Americans are getting another round of stimulus checks for up to $600 per person, depending on income, with another $1,400 per person payments expected soon. While these checks are coming at a time of intense need for many, you may be wondering how you can get the best use out of your stimulus payments.
Consider how to use your stimulus payments to set yourself up for financial success. Here are six of the best ways to use your stimulus check.
1. Pay Off Some Bills
Struggling to keep up with your bills? You can use your stimulus to help ensure you’re up to date with all your payments. Avoiding late payments should be a priority, as they can can result in late fees, service shutoffs and negatively impact your credit scores. Late payments can land on your credit report and drag down your credit score for seven years.
You’ll likely want to prioritize the bills that are past due or coming due soon, as those are the ones that are approaching the point where they can affect your credit. If you’re not in danger of making late payments, you can put your stimulus money toward any larger bill that eats up the biggest chunk of your budget every month.
Remember, a late payment won’t be reported to the credit bureaus until it’s at least 30 days past due, and the damage gets worse at 60 days and 90 days, respectively. Just because a bill is already past due doesn’t mean you shouldn’t work to pay it off as quickly as possible.
2. Pay Down Debt
Whether it’s a mortgage, credit card, car loan or other type of debt, using your stimulus payment to pay off debt can reduce your obligations and save you money by shrinking the amount of interest you are paying on that debt in the long run. You can use the debt avalanche or debt snowball method when choosing where to apply your stimulus.
The debt avalanche method saves the most money on interest.
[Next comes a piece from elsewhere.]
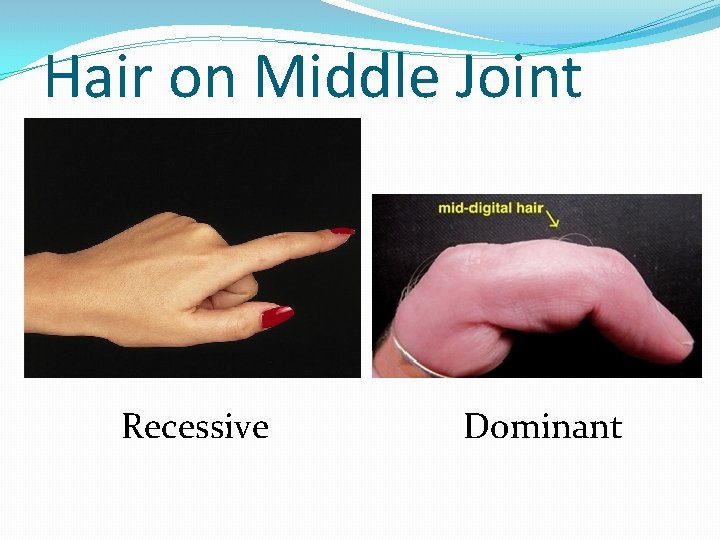 Hair on Middle Joint

mid-digital hair

Recessive

Dominant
This can involve putting your stimulus check toward your debt with the highest interest rate and making minimum payments on your other debts until the high interest rate debt is paid off.
The debt snowball method focuses on paying down your smallest debts first, working your way up the ladder. This won’t save you as much money in interest charges, but it can help you gain a mental boost by eliminating debts and freeing up extra cash to put toward larger debts.
3. Increase Your Emergency Savings
If nothing else, last year taught us the importance of an emergency savings fund. It’s commonly recommended to have at least three to six months’ worth of expenses socked away for emergencies such as job losses, car repairs and other unexpected calamities.
Even if that figure seems impossible, saving all or part of your stimulus can help you better prepare for the unexpected. While there are many places to put an emergency savings fund, it’s important that you can access cash quickly in case you need it.
4. Invest for the Future
Are you saving for retirement in an IRA, or putting money in a 529 for your child’s college savings? Maybe you have a personal investment fund? Investing your stimulus money can help it grow for the future and better prepare you to meet long-term financial goals. By comparison, the interest that the average savings account earns won’t even keep up with inflation.
5. Make a Strategic Purchase
If your car needs an expensive fix or you have an appliance on the fritz, now might be the time to make a purchase. You can use your stimulus payment for a big-ticket expense that might have otherwise caused you take on debt.
6. Donate to Charity
Millions of Americans are struggling financially as a result of the pandemic shutdowns. If you can spare it, consider donating part of your stimulus payment to a worthy cause such as a food bank or homeless shelter. You can deduct part of your donation on your tax return for this year, even if you claim the standard deduction.